Restate word for word each line of the data, starting at the one containing "江差町地域公共交通活性化協議会 | 北海道江差町 |" and running through the last.
Information provided START
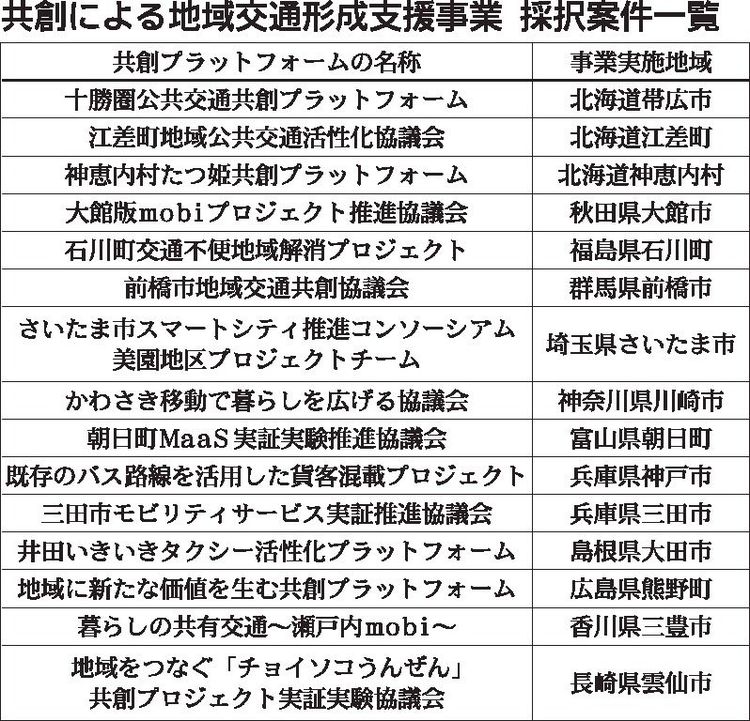 共創による地域交通形成支援事業　採択案件一覧

| 共創プラットフォームの名称 | 事業実施地域 |
|---|---|
| 十勝圏公共交通共創プラットフォーム | 北海道帯広市 |
| 江差町地域公共交通活性化協議会 | 北海道江差町 |
| 神恵内村たつ姫共創プラットフォーム | 北海道神恵内村 |
| 大館版mobiプロジェクト推進協議会 | 秋田県大館市 |
| 石川町交通不便地域解消プロジェクト | 福島県石川町 |
| 前橋市地域交通共創協議会 | 群馬県前橋市 |
| さいたま市スマートシティ推進コンソーシアム 美園地区プロジェクトチーム | 埼玉県さいたま市 |
| かわさき移動で暮らしを広げる協議会 | 神奈川県川崎市 |
| 朝日町MaaS実証実験推進協議会 | 富山県朝日町 |
| 既存のバス路線を活用した貨客混載プロジェクト | 兵庫県神戸市 |
| 三田市モビリティサービス実証推進協議会 | 兵庫県三田市 |
| 井田いきいきタクシー活性化プラットフォーム | 島根県大田市 |
| 地域に新たな価値を生む共創プラットフォーム | 広島県熊野町 |
| 暮らしの共有交通～瀬戸内mobi～ | 香川県三豊市 |
| 地域をつなぐ「チョイソコうんぜん」 共創プロジェクト実証実験協議会 | 長崎県雲仙市 |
Information provided END
Finished task =>
| 江差町地域公共交通活性化協議会 | 北海道江差町 |
| 神恵内村たつ姫共創プラットフォーム | 北海道神恵内村 |
| 大館版mobiプロジェクト推進協議会 | 秋田県大館市 |
| 石川町交通不便地域解消プロジェクト | 福島県石川町 |
| 前橋市地域交通共創協議会 | 群馬県前橋市 |
| さいたま市スマートシティ推進コンソーシアム 美園地区プロジェクトチーム | 埼玉県さいたま市 |
| かわさき移動で暮らしを広げる協議会 | 神奈川県川崎市 |
| 朝日町MaaS実証実験推進協議会 | 富山県朝日町 |
| 既存のバス路線を活用した貨客混載プロジェクト | 兵庫県神戸市 |
| 三田市モビリティサービス実証推進協議会 | 兵庫県三田市 |
| 井田いきいきタクシー活性化プラットフォーム | 島根県大田市 |
| 地域に新たな価値を生む共創プラットフォーム | 広島県熊野町 |
| 暮らしの共有交通～瀬戸内mobi～ | 香川県三豊市 |
| 地域をつなぐ「チョイソコうんぜん」 共創プロジェクト実証実験協議会 | 長崎県雲仙市 |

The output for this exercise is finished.